• **To do**
The entries are to be given back verbatim; no picture is to be copied.

Saved entries
-=-=-=-=-

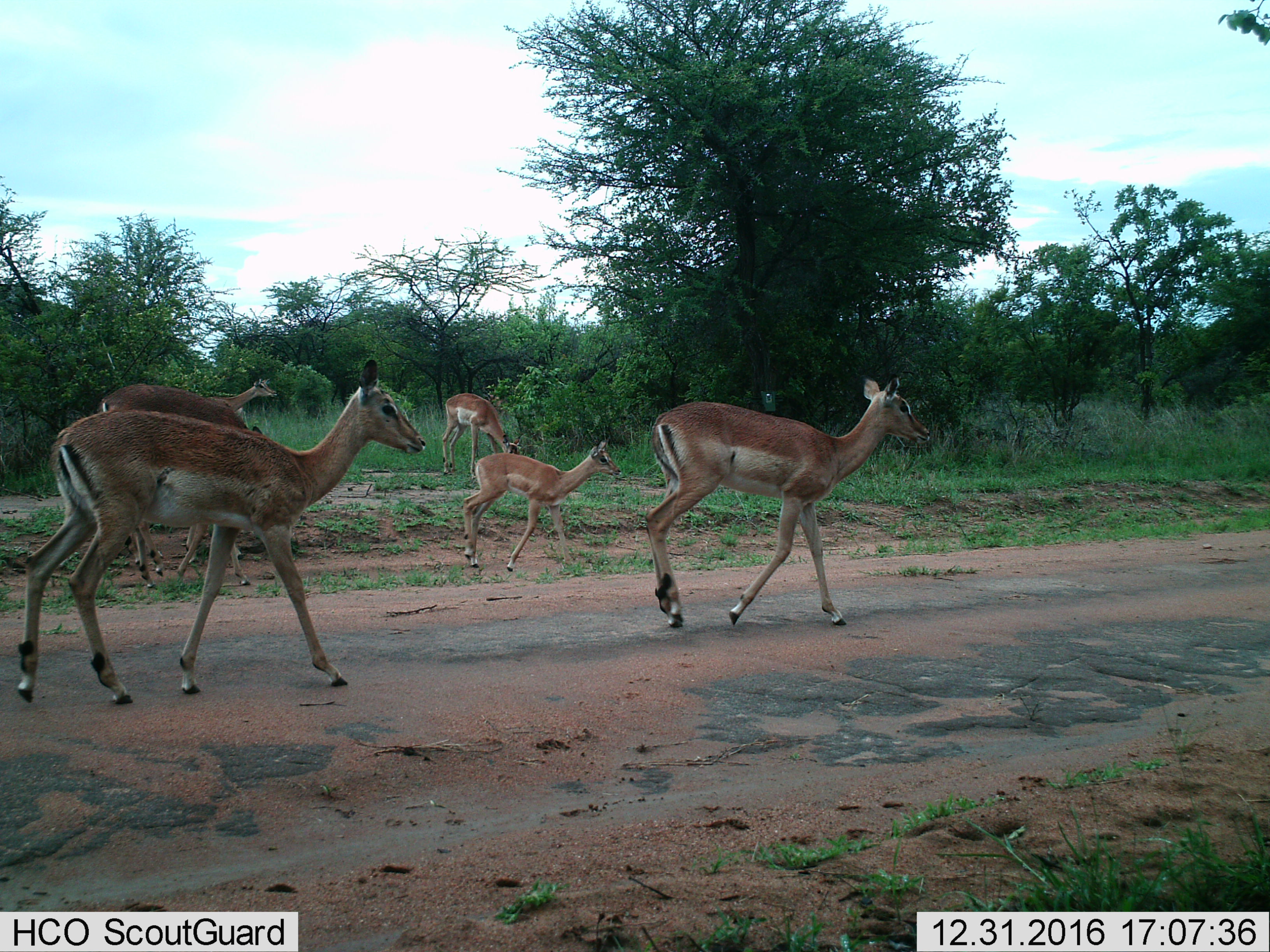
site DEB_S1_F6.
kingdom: Animalia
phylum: Chordata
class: Mammalia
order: Artiodactyla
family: Bovidae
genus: Aepyceros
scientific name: Aepyceros melampus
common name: impala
Impala (Aepyceros melampus), count 6. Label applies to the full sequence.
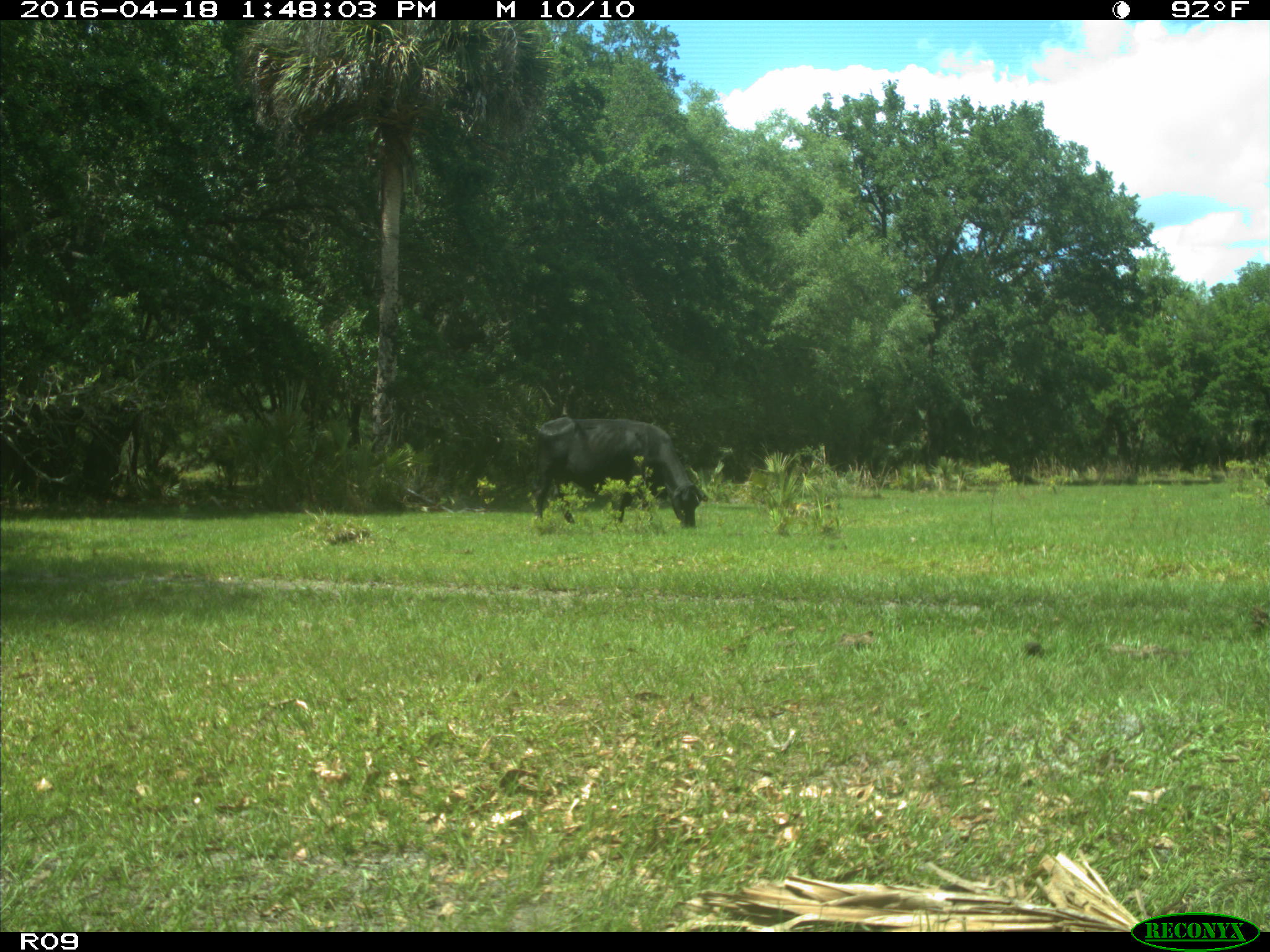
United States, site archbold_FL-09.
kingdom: Animalia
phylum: Chordata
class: Mammalia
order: Artiodactyla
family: Bovidae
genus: Bos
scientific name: Bos taurus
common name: domestic cow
Bos taurus (domestic cow).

-=-=-=-=-

• **Task answer**
site DEB_S1_F6.
kingdom: Animalia
phylum: Chordata
class: Mammalia
order: Artiodactyla
family: Bovidae
genus: Aepyceros
scientific name: Aepyceros melampus
common name: impala
Impala (Aepyceros melampus), count 6. Label applies to the full sequence.
United States, site archbold_FL-09.
kingdom: Animalia
phylum: Chordata
class: Mammalia
order: Artiodactyla
family: Bovidae
genus: Bos
scientific name: Bos taurus
common name: domestic cow
Bos taurus (domestic cow).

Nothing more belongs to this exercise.